== DOCUMENT TEXT ==
=== Begin Enclosure ===

The UK government has announced new legislation to enable businesses to supply agency workers to plug staffing gaps during industrial action, as train services were disrupted again by the second nationwide strike of the week.
Following widespread travel chaos on Tuesday, some 40,000 members of the Rail, Maritime, and Transport Workers’ union (RMT) walked out again on Thursday, and are expected to go on strike again on Saturday.
Union leaders launched what they touted as the “biggest rail strike in modern history” after rail operators refused to agree to the union’s demands including a 7 percent pay rise.
On Thursday, the government announced new measures to help reduce disruption from strike action by removing the restrictions on businesses supplying temporary agency workers to cover striking staff.
The move would reverse a legal restriction introduced under former Labour Prime Minister Tony Blair that prevents employers from hiring agency workers to cover for striking staff.
The government said the existing restriction “can have a disproportionate impact, including on important public services, causing severe disruption to the UK economy and society.”
Business Secretary Kwasi Kwarteng said: “Once again trade unions are holding the country to ransom by grinding crucial public services and businesses to a halt. The situation we are in is not sustainable.”
He said repealing the restrictions will “give businesses freedom to access fully skilled staff at speed, all while allowing people to get on with their lives uninterrupted to help keep the economy ticking.”
Transport Secretary Grant Shapps said that “far too many hard working families and businesses were unfairly affected by unions’ refusal to modernise” and the new legislation will “ensure any future strikes will cause even less disruption.”

=== End Enclosure ===

== WORK ORDER 1 ==
Reproduce the passage of the rail strike article starting with "The UK government" and going on through "cover striking staff.".
== WORK ORDER 2 ==
Continue the article on the rail strikes and agency worker legislation from the point where it ends.

== EXCERPTED DATA ==
=== Begin Enclosure ===

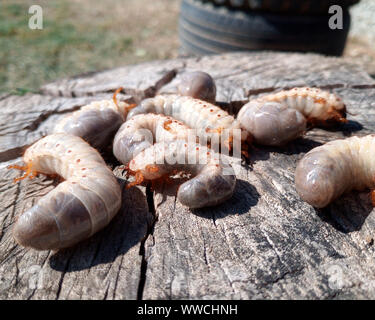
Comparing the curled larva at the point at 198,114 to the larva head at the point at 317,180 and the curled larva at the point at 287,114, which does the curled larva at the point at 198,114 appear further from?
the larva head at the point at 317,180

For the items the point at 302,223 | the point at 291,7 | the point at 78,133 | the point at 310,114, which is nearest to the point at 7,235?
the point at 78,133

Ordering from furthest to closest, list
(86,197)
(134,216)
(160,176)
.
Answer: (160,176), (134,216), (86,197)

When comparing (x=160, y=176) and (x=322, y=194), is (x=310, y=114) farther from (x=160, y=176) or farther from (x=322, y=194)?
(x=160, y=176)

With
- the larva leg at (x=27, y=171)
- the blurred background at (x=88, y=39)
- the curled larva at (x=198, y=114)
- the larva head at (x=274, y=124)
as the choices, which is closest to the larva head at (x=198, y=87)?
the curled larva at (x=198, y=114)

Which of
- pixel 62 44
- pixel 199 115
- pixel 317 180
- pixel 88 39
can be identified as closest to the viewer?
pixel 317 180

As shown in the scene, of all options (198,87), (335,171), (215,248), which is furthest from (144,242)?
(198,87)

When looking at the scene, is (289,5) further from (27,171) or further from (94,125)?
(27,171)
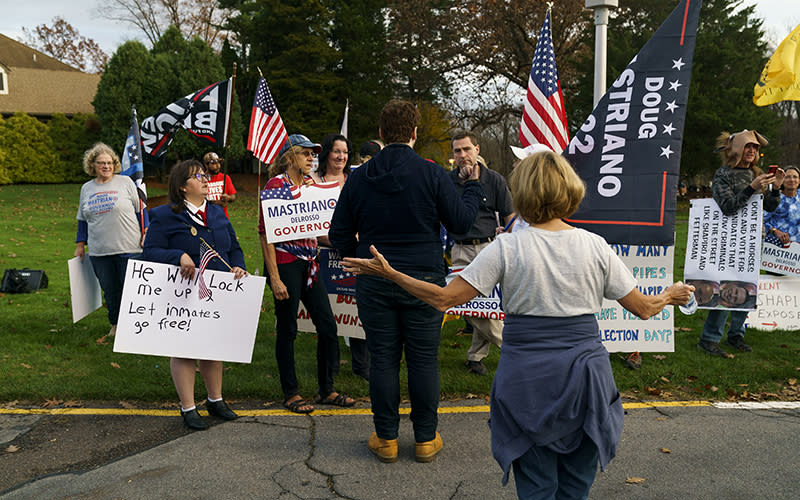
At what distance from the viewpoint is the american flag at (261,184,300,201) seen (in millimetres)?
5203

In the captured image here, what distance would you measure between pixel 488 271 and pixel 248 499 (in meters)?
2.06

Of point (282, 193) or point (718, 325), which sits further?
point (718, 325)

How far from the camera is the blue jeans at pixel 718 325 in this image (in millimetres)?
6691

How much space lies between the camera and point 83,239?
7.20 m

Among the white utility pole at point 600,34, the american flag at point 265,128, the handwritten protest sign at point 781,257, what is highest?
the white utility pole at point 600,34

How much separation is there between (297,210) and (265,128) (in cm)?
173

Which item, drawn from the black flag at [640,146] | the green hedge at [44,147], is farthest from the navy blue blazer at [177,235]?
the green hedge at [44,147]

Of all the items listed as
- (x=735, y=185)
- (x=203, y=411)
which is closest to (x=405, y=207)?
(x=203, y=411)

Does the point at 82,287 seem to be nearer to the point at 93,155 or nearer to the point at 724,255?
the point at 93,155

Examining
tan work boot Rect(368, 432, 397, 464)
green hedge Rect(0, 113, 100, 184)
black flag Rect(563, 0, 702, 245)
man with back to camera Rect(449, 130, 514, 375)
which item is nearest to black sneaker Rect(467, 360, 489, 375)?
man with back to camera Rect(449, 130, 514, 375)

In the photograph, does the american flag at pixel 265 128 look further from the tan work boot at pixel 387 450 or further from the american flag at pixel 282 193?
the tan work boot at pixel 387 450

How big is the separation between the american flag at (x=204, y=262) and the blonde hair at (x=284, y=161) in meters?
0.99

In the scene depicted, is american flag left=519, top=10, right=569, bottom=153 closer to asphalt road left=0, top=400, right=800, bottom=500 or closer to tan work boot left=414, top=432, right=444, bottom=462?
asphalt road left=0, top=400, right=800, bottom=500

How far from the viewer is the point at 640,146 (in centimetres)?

=== End Enclosure ===
=== Begin Enclosure ===

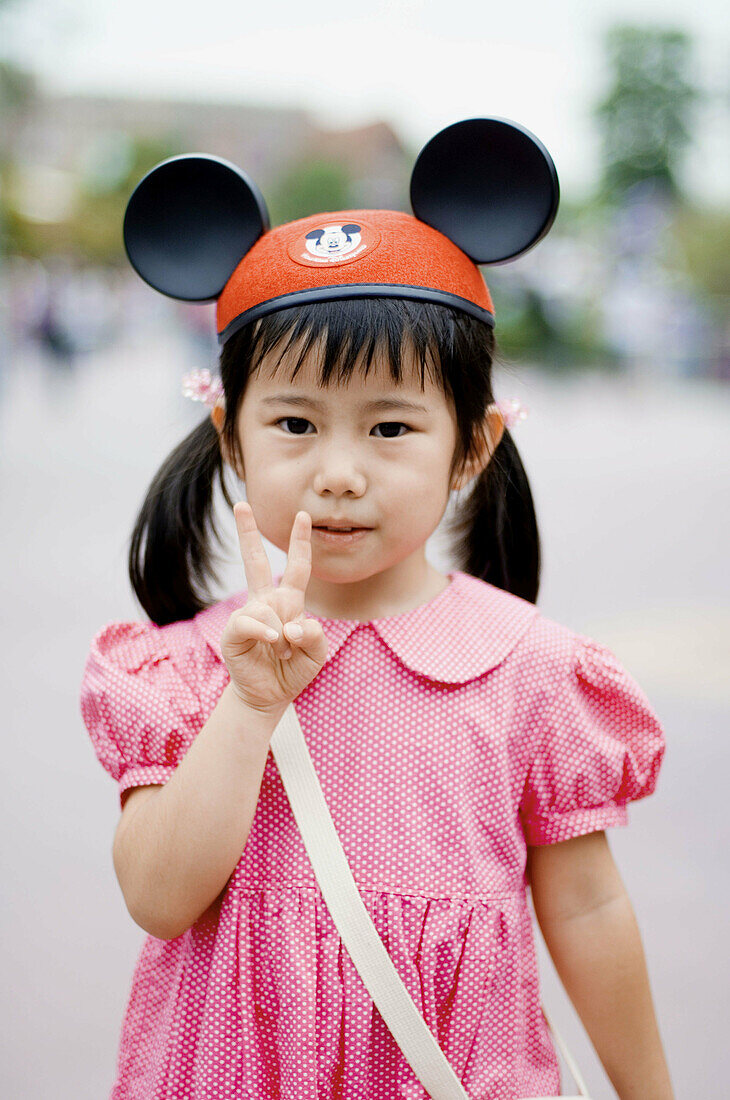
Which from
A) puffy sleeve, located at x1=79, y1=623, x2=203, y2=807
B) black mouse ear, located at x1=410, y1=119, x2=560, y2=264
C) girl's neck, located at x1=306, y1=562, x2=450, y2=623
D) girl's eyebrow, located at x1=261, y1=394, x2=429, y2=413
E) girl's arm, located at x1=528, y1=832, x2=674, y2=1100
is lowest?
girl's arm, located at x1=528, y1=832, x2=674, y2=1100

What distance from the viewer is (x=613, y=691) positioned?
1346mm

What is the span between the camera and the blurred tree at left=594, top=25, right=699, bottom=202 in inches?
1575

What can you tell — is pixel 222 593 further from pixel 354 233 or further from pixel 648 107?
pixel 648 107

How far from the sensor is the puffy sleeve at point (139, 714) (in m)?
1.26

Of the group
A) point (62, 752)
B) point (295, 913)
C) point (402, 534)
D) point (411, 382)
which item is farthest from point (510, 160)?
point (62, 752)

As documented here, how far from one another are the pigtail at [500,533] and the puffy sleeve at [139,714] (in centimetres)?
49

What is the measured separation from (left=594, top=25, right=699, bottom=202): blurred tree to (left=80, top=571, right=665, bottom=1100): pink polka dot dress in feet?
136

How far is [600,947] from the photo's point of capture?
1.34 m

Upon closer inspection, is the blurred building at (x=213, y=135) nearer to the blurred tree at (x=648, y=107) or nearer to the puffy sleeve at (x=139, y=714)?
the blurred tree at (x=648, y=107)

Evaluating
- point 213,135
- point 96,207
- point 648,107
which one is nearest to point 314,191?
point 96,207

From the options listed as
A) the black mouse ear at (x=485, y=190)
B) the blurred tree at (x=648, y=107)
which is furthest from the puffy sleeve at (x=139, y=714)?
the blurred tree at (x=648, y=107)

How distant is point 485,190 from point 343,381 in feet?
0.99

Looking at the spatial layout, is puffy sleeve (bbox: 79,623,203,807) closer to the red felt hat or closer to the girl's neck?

=== End Enclosure ===

== EXERCISE ANSWER 1 ==
The UK government has announced new legislation to enable businesses to supply agency workers to plug staffing gaps during industrial action, as train services were disrupted again by the second nationwide strike of the week.
Following widespread travel chaos on Tuesday, some 40,000 members of the Rail, Maritime, and Transport Workers’ union (RMT) walked out again on Thursday, and are expected to go on strike again on Saturday.
Union leaders launched what they touted as the “biggest rail strike in modern history” after rail operators refused to agree to the union’s demands including a 7 percent pay rise.
On Thursday, the government announced new measures to help reduce disruption from strike action by removing the restrictions on businesses supplying temporary agency workers to cover striking staff.

== EXERCISE ANSWER 2 ==
Network Rail, which manages Britain’s rail network, welcomed the new legislation but the opposition Labour Party and unions condemned it as a “recipe for disaster.”
Millions Working From Home
On Thursday, major railway stations were much quieter than normal as services were crippled by the strike. Just one in five trains are running, and they are mostly restricted to main lines, with around half of the network closed.
But Shapps said, “Despite the best efforts of militant union leaders to bring our country to a standstill, it’s clear this week’s strikes did not have the desired impact due to more people being able to work from home.”
Broadband provider Virgin Media O2 said it recorded an increase in usage of up to 10 percent on the first day of the strikes on Tuesday, indicating that “millions more people are working from home” this week.
National Highways senior network planner Frank Bird said traffic flows on motorways and major A roads on Thursday morning were “remarkably good,” despite earlier fears of a surge in traffic as train passengers switch to road transport during the rail strikes.
He said: “Two years on [from the COVID-19 pandemic] we’ve learned to work in different ways, people are working from home, so it’s a very different picture. People are still able to carry on working even though the rail dispute is ongoing.”